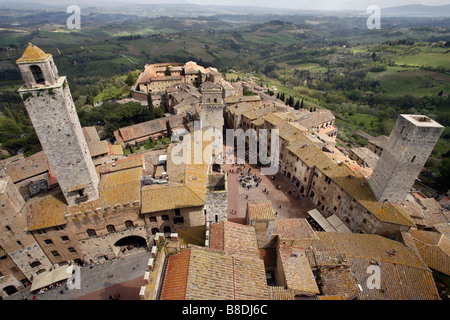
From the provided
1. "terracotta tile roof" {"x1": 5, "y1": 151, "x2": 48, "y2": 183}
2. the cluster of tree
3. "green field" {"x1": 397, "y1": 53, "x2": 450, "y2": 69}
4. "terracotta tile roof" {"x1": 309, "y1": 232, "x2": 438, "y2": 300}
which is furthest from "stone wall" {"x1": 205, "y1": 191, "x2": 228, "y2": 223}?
...
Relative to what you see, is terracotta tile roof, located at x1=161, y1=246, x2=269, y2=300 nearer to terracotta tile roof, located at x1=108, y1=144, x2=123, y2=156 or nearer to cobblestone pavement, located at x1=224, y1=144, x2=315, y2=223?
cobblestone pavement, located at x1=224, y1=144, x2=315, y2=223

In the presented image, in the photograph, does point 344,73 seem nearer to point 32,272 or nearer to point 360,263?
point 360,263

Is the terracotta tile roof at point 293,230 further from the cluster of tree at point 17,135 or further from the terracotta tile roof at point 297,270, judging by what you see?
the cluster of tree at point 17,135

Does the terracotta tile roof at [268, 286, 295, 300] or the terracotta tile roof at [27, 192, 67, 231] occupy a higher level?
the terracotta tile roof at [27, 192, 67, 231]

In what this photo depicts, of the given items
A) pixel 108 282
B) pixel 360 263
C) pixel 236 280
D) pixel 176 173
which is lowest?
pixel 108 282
...
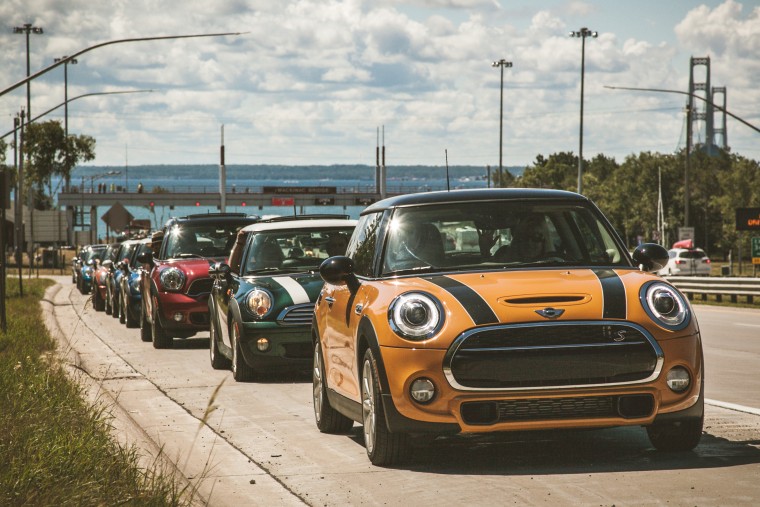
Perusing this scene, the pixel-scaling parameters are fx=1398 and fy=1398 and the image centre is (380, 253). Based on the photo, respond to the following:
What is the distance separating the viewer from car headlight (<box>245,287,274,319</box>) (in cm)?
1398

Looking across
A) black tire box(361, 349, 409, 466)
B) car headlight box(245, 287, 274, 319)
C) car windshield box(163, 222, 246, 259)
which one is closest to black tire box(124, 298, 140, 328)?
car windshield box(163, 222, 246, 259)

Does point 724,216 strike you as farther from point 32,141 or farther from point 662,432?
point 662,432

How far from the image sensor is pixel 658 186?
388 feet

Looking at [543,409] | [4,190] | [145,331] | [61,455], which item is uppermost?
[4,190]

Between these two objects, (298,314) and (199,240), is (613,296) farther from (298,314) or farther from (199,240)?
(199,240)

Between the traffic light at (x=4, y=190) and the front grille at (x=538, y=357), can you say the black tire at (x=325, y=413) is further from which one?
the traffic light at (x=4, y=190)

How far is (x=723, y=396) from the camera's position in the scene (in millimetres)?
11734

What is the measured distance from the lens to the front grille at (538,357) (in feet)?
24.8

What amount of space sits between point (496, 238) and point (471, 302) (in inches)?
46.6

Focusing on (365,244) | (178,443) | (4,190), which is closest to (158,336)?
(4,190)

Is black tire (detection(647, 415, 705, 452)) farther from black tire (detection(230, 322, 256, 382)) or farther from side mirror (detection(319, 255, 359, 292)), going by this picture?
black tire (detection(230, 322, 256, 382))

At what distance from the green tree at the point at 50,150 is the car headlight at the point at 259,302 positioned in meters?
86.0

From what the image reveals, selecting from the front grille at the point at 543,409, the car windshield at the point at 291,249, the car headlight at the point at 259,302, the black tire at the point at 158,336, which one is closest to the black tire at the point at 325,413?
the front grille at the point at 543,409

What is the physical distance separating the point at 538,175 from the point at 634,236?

_Written problem_: Reproduce verbatim the lines of the rows that begin with the line containing "From the provided" and continue through the line containing "which is furthest", including both of those lines and nothing else.

_Exercise solution_:
From the provided
1. "terracotta tile roof" {"x1": 5, "y1": 151, "x2": 48, "y2": 183}
2. the cluster of tree
3. "green field" {"x1": 397, "y1": 53, "x2": 450, "y2": 69}
4. "terracotta tile roof" {"x1": 309, "y1": 232, "x2": 438, "y2": 300}
which is furthest from "stone wall" {"x1": 205, "y1": 191, "x2": 228, "y2": 223}?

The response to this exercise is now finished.